Groupon (NASDAQ:GRPN) will report Q4 earnings after the market close on Thursday. The near-term competitive environment in the local deals space will further pressure local billing as GRPN aims to take more market share. In this space, GRPN's product offering lacks significant differentiation so a lower take rate is necessary to attract popular merchants. Additionally, near-term competitive pressure is escalading with Facebook (NASDAQ:FB) recently moving into the local market and Google (NASDAQ:GOOG) (NASDAQ:GOOGL) ramping up on its Google Offers. Although these two new threats have resulted in meaningful impact on the commission rate, I feel that it would be a matter of time before these two internet giants exert more pressure on GRPN's take-rate to gain a further foothold in the local ad space.
The local ad market remains vastly underpenetrated relative to search, social media, or even online video, and this is one reason why large internet companies are moving into this space given its higher expected growth prospects. However, the local ad space also presents another challenge in that the customers, which consist of mostly SMEs, do not have a consistent budget on advertising and their average spend remains well below that of the national advertisers. For example, my contact who works at a national global ad company told me that average monthly spend for an ad package could be as low as $20/month to as high as $800/month. The unstable nature of the SME business also adds to that inconsistency. That said, I believe companies with deep local ties such as GRPN that has been in this space for an extended period, will continue to operate better than the larger players.
The near-term spending on customer acquisition and restructuring of the international operations will be necessary for GRPN to get on the path to recovery. Last quarter clearly showed that customer growth on a q/q basis has stalled so investors can expect additional marketing spend to weigh in on profit.

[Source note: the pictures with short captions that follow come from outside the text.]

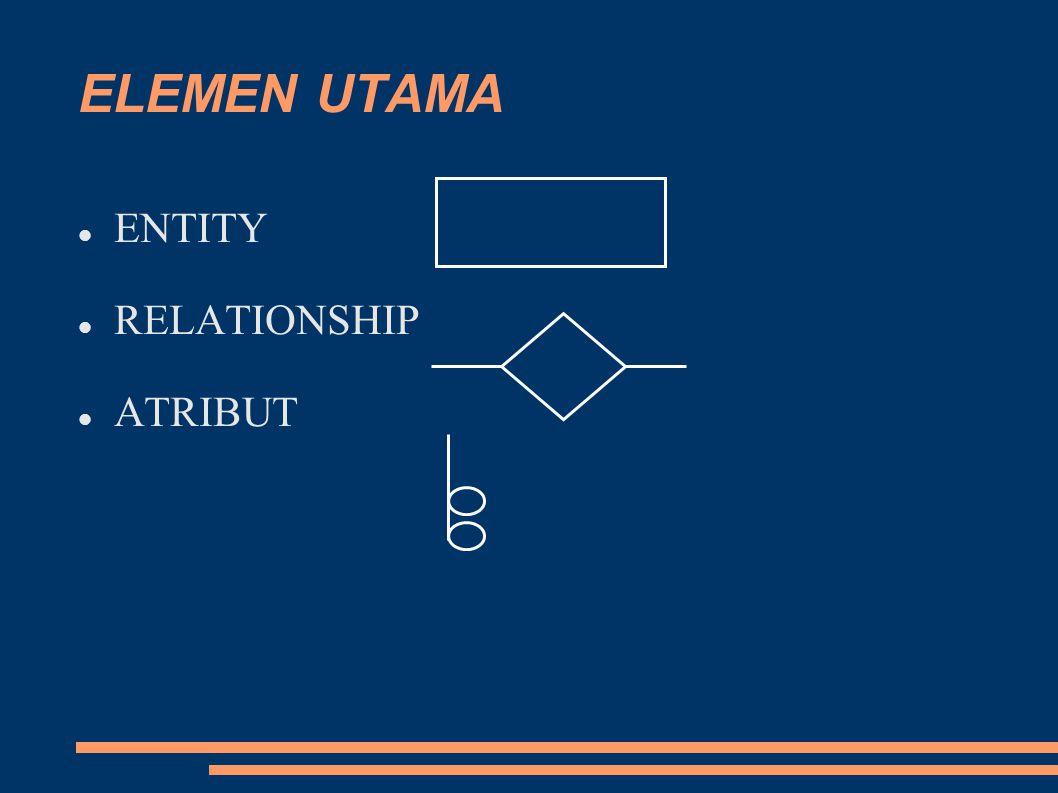 ELEMEN UTAMA ENTITY RELATIONSHIP ATRIBUT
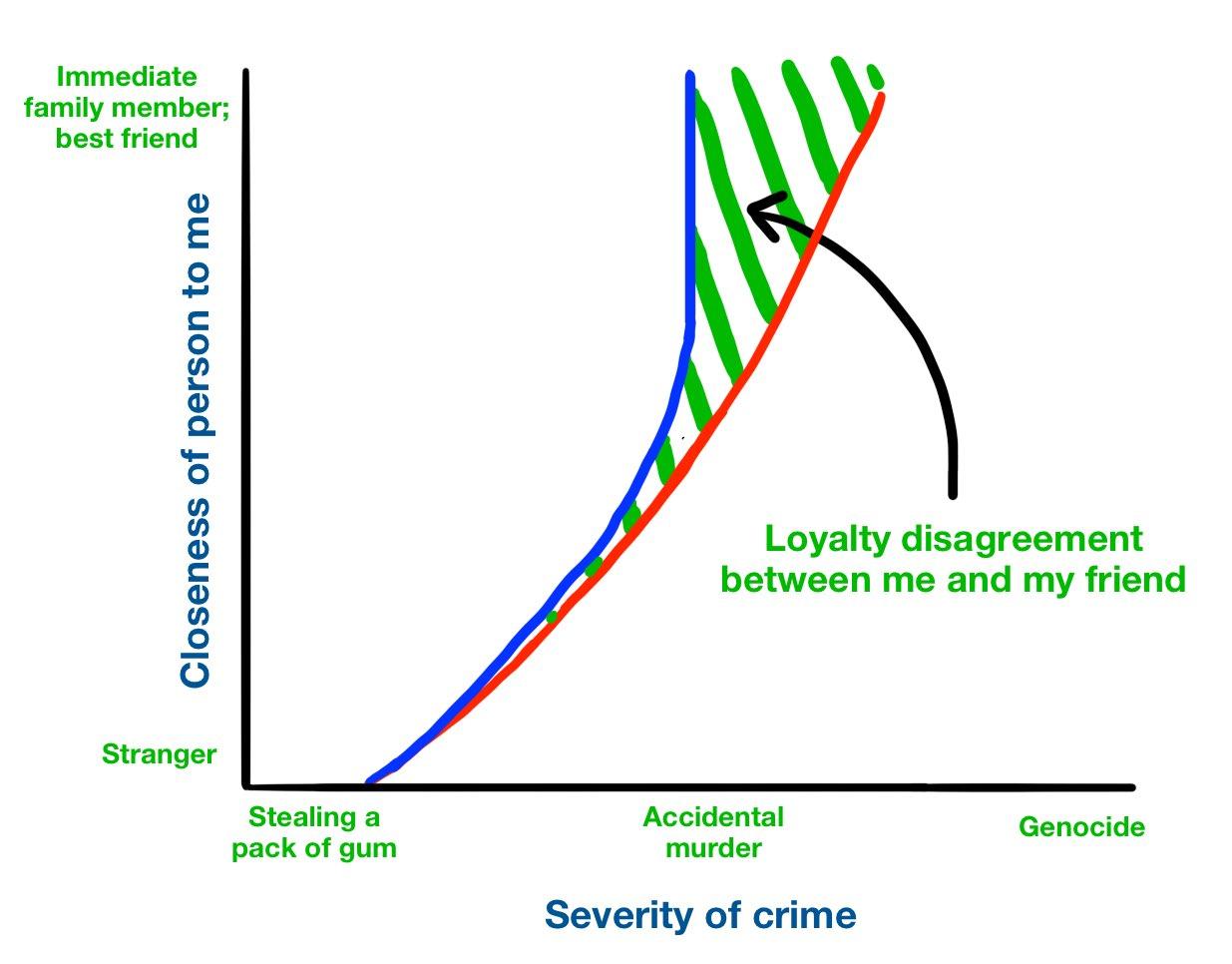 Both graph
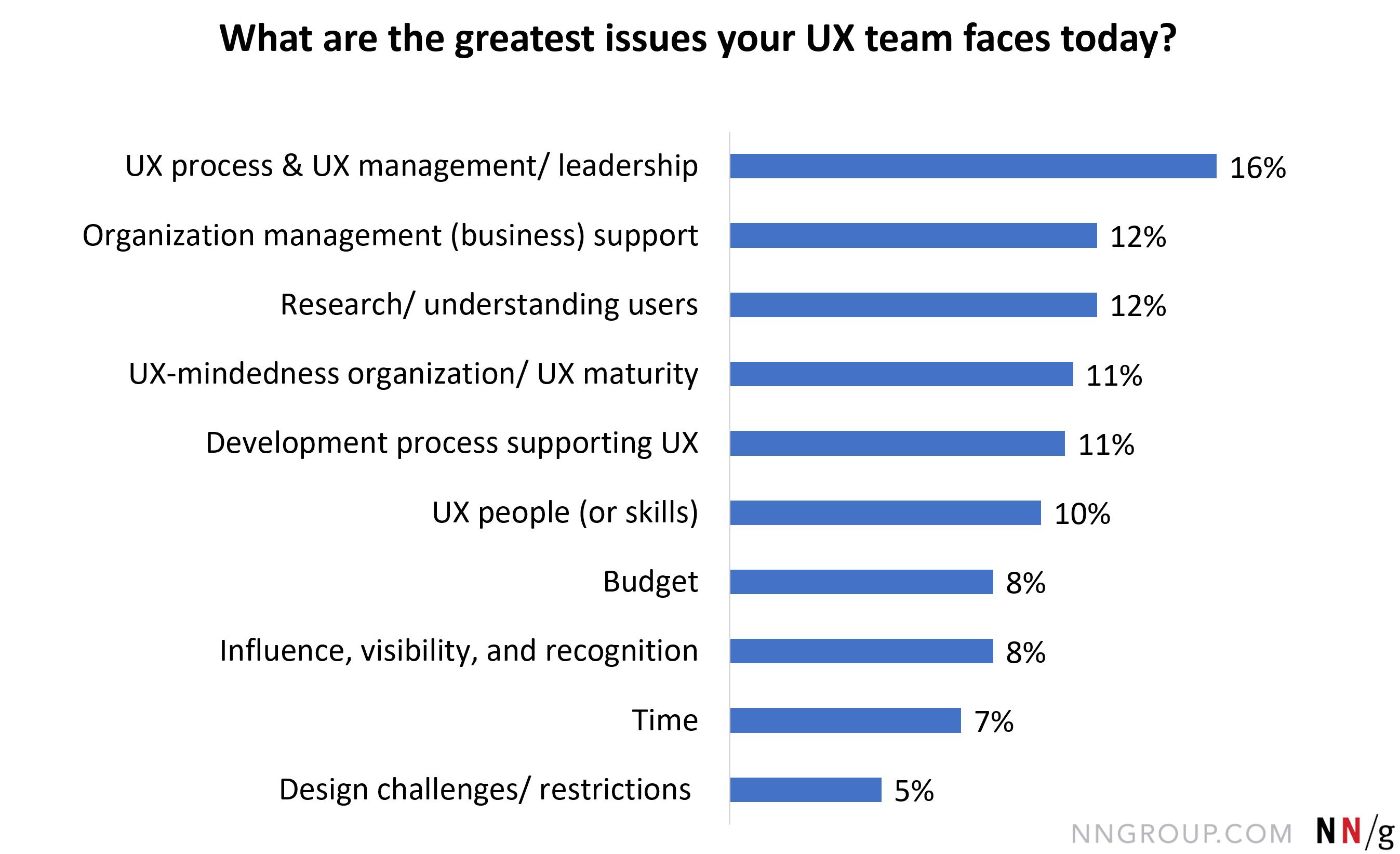 万博官网manbetx下载用户体验过程与用户体验管理/领导,16%;研究/理解用户,12%;管理(业务)的支持,12%;万博官网manbetx下载UX思维组织/UX成熟度,11%;开发过程支持用户体验,万博官网manbetx下载11%;万博官网manbetx下载用户体验(或技能),10%;的影响,可见性、和认可,8%;预算,8%;时间,7%;manbetx官方网站手机版设计的挑战;和约束与遗留,平台,合法的,等。,5%。。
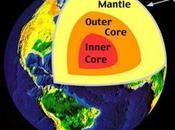 Most Common Abundant Elements Earth's Crust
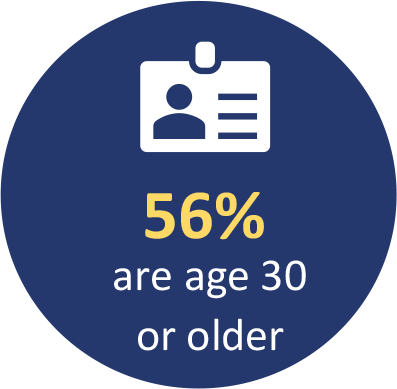 56% are age 30 or older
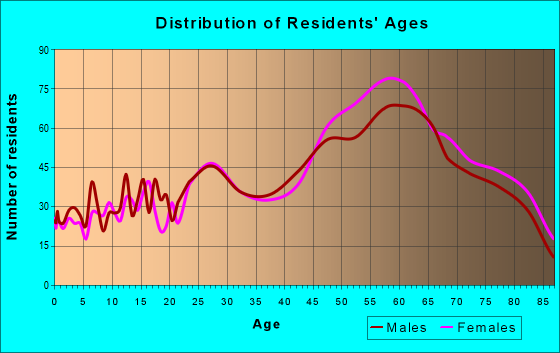 Age and Sex of Residents in zip code 93449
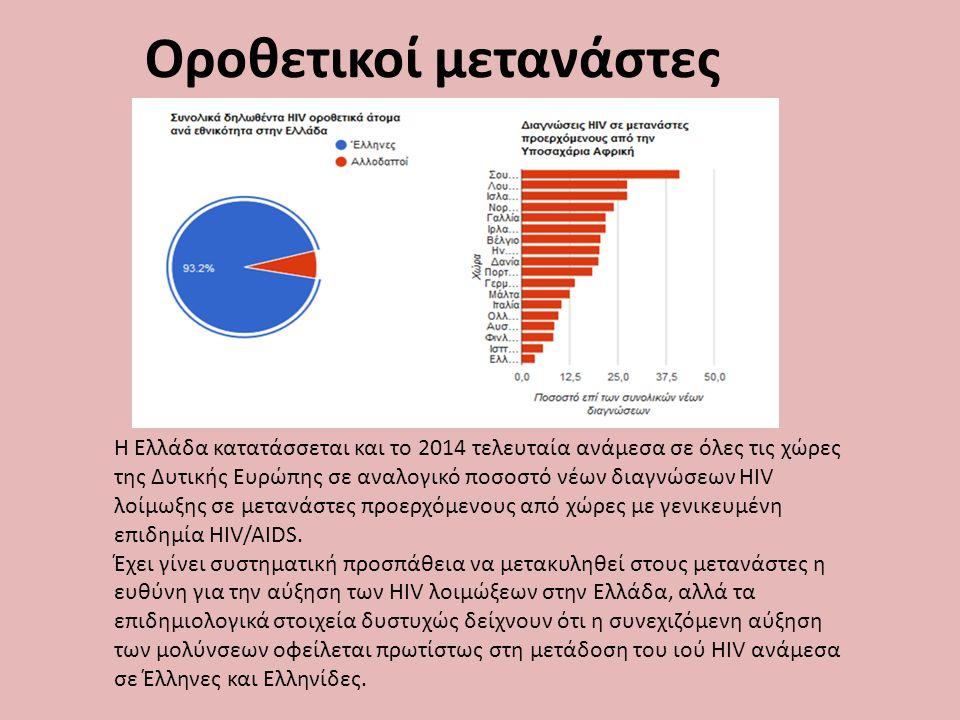 Η Ελλάδα κατατάσσεται και το 2014 τελευταία ανάμεσα σε όλες τις χώρες της Δυτικής Ευρώπης σε αναλογικό ποσοστό νέων διαγνώσεων HIV λοίμωξης σε μετανάσ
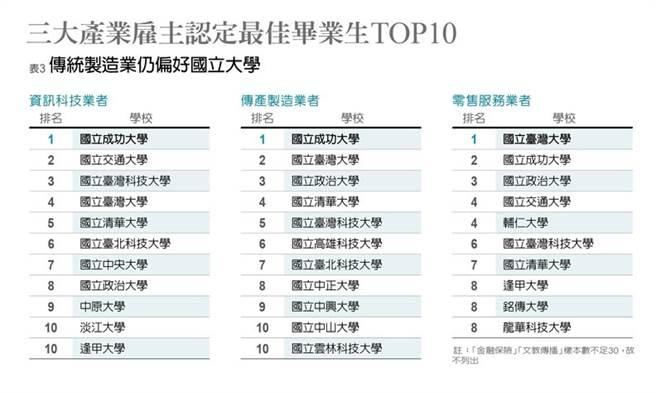《遠見》公布三大產業雇主認定最佳畢業生。(取自《遠見》)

The new CEO Williams is expected to invest $150m - $200m in incremental marketing on customer acquisition and much of the market remains in a wait-and-see mode.
Consensus expects flat EPS and $845m in revenue. Consensus expectations have been drastically reset over the past few quarters and at 18x FY17 EPS the stock looks reasonably attractive and there is minimal downside from this point on.
As GRPN continues to invest in its platform and improve demand generation vs. supply push, several factors will make me more constructive on the shares. First, backing out of the unprofitable international market and/or asset sale of poor performing segments, second, margin improvement in the Goods segment by focusing more on profitability rather than scale, and finally, improving ROI from its latest marketing push.
Conclusion, I am bullish on GRPN and see it to be a contender in North America's O2O space.
Disclosure: I/we have no positions in any stocks mentioned, and no plans to initiate any positions within the next 72 hours.